Drs. Laurence Cousseau
Terrestrial Ecology Unit
Department of Biology
K.L. Ledeganckstraat 35
9000 Gent Belgium
Phone: +32 (0)9 264 50 39
Avian landscape genetics and demography in a fragmented biodiversity hotspot
Land conversion by humans has heavily changed landscape structure and has resulted in significant loss of biodiversity. This is not only due to the loss of habitable areas for species but also to their fragmentation. Indeed habitat fragmentation affects several landscape properties such as the size and the isolation of habitat fragments modifying genetic and demographic processes within remaining populations. Ultimately those processes can interact to lead to extinction. Due to the complexity of species interactions and the diversity of species requirements, habitat fragmentation has not homogenous consequences between species. Hence have an integrated view of ecological consequences of habitat fragmentation is very challenging whereas this is necessary to allow conservation managements for endangered species. The effect of habitat fragmentation on species extinction is particularly obvious in tropical regions that shelter the majority of biodiversity hotspots and in the same time undergoing strong anthropogenic stressors, especially deforestation of native forest.

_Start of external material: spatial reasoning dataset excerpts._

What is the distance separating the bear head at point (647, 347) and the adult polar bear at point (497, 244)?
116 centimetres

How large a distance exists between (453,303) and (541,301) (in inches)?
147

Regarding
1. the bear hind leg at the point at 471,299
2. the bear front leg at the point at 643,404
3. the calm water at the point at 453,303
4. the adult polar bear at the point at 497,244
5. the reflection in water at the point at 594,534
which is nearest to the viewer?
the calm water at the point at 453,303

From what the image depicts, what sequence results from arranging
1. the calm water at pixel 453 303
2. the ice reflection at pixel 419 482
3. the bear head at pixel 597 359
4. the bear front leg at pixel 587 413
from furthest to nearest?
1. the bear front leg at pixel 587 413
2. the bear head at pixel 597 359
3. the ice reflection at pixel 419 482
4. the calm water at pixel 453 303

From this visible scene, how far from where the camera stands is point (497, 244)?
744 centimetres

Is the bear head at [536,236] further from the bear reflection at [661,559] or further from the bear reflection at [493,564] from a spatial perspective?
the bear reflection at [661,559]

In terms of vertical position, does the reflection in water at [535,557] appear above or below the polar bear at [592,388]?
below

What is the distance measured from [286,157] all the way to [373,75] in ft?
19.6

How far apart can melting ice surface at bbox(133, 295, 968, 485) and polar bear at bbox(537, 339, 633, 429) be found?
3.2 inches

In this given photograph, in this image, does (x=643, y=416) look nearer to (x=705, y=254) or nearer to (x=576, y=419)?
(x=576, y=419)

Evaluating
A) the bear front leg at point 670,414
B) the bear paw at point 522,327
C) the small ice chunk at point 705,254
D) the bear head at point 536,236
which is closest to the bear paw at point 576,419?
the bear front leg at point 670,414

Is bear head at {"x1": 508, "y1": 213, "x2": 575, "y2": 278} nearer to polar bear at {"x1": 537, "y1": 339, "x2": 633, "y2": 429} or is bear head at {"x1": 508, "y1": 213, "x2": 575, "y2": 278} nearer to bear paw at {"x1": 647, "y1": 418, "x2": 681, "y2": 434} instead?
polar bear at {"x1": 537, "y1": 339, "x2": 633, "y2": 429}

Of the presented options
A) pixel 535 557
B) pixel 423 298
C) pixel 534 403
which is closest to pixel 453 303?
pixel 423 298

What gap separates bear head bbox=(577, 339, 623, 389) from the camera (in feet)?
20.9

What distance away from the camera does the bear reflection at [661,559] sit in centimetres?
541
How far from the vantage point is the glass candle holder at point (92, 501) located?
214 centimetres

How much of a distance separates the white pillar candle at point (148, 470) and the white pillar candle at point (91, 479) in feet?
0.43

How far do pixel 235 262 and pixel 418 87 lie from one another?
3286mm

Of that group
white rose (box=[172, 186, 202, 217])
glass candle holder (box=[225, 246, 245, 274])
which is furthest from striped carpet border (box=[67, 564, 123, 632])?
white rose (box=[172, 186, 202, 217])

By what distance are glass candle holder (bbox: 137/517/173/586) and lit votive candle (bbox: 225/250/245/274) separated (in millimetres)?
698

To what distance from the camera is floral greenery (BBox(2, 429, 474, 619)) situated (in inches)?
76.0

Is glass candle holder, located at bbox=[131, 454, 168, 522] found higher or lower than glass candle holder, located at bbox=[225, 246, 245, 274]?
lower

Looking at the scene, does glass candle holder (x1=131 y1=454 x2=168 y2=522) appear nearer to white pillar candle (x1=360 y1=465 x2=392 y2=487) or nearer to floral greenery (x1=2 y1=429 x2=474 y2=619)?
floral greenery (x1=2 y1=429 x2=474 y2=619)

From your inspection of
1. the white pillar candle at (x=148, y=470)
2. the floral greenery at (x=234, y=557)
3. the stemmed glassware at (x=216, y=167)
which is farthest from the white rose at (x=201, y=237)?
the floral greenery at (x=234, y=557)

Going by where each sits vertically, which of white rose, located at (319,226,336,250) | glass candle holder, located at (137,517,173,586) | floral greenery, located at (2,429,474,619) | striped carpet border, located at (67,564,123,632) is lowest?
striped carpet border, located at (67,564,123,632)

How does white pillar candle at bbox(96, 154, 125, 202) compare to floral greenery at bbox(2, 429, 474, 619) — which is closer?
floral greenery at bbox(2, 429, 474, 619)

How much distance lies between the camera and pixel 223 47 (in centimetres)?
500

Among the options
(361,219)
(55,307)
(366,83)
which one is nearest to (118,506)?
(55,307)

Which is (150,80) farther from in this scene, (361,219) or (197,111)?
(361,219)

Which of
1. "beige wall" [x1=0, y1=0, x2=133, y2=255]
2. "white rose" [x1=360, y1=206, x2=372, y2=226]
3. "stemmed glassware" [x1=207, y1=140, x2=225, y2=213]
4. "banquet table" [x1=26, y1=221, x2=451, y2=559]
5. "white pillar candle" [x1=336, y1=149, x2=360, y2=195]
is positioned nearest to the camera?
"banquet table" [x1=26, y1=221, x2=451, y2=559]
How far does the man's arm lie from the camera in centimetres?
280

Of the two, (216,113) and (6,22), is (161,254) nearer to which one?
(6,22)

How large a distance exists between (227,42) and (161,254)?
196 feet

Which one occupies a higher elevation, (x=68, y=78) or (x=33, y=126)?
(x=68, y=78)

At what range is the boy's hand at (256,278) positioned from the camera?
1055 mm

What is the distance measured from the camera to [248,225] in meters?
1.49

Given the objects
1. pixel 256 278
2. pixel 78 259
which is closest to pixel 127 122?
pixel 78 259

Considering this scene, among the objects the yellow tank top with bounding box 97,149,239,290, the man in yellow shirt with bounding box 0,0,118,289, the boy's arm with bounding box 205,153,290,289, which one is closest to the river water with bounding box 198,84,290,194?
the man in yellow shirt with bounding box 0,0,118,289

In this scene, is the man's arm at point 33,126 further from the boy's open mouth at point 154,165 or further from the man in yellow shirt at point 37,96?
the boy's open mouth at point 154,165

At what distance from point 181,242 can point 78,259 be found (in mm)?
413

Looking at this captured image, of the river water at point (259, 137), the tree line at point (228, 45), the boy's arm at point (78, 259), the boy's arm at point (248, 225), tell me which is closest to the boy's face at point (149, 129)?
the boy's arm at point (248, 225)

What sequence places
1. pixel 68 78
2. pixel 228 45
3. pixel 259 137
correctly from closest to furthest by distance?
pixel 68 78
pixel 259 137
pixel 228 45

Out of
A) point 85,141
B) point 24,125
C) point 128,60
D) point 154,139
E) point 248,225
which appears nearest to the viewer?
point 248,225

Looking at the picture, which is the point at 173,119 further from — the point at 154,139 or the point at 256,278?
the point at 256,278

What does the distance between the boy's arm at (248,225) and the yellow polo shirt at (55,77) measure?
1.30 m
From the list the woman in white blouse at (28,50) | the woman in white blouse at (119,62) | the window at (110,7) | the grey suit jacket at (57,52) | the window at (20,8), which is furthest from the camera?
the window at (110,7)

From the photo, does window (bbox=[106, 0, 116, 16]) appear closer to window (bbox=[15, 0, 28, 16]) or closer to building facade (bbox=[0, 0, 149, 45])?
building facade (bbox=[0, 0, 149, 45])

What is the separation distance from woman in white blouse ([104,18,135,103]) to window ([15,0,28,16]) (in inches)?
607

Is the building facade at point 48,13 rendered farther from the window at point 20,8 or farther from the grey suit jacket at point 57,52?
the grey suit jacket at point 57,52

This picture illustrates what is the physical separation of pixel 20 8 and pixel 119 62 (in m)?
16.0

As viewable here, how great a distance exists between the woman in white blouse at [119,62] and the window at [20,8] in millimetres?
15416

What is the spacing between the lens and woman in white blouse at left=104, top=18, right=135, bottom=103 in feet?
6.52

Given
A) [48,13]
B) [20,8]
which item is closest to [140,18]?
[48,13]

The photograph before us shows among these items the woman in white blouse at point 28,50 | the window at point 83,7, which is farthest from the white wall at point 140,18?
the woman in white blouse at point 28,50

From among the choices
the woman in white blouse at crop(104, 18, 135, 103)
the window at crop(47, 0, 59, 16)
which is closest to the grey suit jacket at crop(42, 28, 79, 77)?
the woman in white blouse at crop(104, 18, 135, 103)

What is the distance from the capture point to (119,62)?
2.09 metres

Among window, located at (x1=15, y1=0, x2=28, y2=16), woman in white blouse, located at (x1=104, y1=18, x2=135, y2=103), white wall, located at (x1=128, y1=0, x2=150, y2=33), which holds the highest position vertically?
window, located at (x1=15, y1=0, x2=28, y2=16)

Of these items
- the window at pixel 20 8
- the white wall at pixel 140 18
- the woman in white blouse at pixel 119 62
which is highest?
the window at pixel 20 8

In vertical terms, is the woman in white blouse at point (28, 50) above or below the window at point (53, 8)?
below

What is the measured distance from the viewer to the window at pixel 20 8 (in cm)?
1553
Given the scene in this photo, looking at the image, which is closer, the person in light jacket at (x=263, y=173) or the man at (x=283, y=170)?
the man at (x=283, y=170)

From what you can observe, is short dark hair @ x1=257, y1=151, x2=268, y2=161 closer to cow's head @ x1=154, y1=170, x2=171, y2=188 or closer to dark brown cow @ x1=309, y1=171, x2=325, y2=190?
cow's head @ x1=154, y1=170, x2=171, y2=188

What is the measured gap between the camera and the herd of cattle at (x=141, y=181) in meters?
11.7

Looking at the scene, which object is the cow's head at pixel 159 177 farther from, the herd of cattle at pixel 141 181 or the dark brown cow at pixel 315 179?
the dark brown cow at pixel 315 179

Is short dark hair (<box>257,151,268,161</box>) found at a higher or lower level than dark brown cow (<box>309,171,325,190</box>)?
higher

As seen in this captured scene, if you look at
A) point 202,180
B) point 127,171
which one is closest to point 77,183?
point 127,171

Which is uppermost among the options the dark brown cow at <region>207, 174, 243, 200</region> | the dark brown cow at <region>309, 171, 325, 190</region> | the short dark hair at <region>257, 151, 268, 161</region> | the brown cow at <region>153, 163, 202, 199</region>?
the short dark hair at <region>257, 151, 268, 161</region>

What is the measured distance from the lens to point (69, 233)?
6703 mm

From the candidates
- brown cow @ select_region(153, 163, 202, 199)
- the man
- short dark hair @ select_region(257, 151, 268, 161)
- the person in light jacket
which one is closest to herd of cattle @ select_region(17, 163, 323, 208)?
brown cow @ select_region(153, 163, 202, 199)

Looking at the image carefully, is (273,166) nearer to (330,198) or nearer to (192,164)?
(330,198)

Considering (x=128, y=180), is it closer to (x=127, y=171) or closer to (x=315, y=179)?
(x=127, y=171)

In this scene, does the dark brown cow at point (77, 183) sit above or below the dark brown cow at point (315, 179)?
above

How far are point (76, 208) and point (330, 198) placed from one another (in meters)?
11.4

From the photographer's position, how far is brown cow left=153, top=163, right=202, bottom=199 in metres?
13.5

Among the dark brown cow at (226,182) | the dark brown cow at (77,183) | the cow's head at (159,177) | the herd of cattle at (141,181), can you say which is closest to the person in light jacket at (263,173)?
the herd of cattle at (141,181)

My PhD project aims to evaluate ecological and evolutionary responses to recent anthropogenic disturbances in several forest-specific birds from the Eastern Arc Mountains biodiversity hotspot in Africa. Using sampled birds from Kenyan and Tanzanian fragmented cloud forests I will perform
- a landscape genetics study indicating how evolutionary processes interact with landscape features,
- a demographic study using capture-mark-recapture models and
- a combination of genetic and demographic results with species-specific ecological and behavioural features which will allow a better understanding of how anthropogenic disturbances drive evolution of natural populations.